* _What you will do_
Return every line of the records that contains the word "farthest".

* _Data listing_
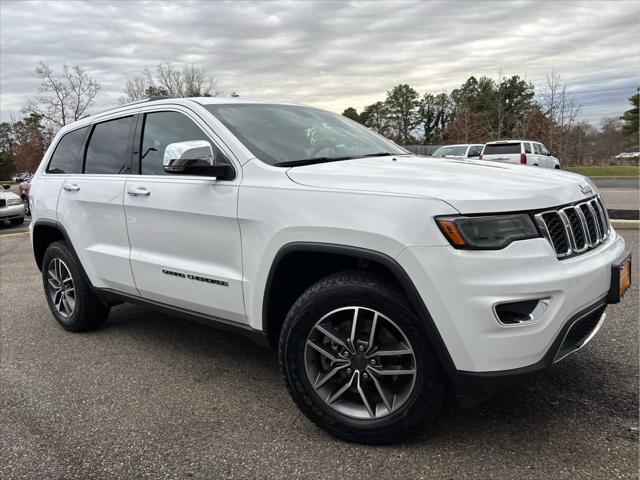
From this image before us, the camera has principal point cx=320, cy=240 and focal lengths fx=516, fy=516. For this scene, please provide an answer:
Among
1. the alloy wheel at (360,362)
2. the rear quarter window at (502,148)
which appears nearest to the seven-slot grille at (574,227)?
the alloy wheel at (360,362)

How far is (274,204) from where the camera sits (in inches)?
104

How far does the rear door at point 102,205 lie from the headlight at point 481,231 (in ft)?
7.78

==

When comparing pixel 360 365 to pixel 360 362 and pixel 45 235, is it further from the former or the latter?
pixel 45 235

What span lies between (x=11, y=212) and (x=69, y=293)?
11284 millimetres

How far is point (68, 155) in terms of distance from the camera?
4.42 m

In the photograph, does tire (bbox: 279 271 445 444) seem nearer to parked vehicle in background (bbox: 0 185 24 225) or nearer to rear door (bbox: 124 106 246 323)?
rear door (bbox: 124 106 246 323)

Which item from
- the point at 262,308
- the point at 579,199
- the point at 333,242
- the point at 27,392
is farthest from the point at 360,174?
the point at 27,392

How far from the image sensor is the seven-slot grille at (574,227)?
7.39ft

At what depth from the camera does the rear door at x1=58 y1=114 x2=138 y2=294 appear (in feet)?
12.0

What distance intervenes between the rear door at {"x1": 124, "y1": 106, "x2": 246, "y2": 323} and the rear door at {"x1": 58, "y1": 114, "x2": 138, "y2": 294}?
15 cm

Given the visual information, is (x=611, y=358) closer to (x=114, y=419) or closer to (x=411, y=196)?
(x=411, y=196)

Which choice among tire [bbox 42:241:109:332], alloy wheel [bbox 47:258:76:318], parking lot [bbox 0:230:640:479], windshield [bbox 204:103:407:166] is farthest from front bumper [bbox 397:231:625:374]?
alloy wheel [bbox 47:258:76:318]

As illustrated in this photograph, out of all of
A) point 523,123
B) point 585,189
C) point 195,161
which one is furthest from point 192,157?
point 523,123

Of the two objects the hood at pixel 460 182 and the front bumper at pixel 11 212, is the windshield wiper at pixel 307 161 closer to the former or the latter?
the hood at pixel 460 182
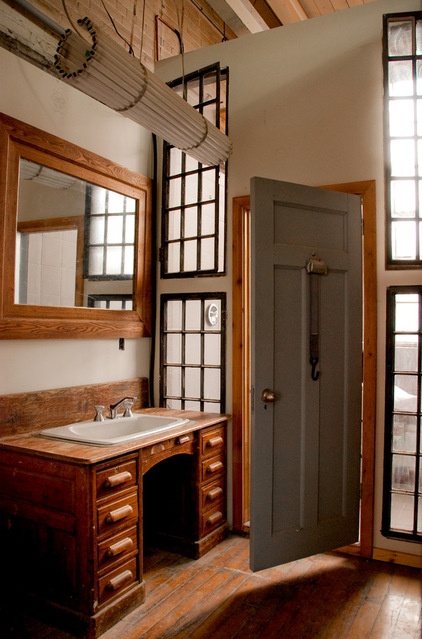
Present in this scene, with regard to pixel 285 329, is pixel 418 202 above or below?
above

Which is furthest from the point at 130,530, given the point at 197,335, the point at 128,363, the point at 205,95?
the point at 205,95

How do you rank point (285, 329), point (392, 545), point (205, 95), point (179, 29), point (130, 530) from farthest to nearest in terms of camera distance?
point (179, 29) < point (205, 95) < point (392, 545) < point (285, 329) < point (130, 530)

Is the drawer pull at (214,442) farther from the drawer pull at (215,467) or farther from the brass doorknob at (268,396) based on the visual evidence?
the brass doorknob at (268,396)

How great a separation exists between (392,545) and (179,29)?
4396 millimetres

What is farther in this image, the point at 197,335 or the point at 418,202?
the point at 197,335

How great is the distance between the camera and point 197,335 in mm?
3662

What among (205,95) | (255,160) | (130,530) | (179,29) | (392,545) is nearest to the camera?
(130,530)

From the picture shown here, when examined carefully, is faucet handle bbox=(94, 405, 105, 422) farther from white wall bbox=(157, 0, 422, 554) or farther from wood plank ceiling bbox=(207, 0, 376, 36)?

...

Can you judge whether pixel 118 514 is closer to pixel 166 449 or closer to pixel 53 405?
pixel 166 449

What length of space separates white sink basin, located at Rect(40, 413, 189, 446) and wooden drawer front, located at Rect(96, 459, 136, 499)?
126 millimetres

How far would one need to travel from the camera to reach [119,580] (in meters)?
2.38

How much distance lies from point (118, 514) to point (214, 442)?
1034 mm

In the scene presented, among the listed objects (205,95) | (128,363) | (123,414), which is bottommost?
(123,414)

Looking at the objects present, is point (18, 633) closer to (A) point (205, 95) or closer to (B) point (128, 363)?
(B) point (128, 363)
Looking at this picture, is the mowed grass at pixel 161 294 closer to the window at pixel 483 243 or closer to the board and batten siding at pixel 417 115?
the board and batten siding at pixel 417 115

* _Solution to the exercise_
is farthest from the point at 360,174?
Which choice among tire [bbox 42:241:109:332], alloy wheel [bbox 47:258:76:318], parking lot [bbox 0:230:640:479], windshield [bbox 204:103:407:166] is farthest from front bumper [bbox 397:231:625:374]?
How do you rank point (285, 329), point (392, 545), point (205, 95), point (179, 29), point (130, 530) from farthest to nearest in terms of camera distance?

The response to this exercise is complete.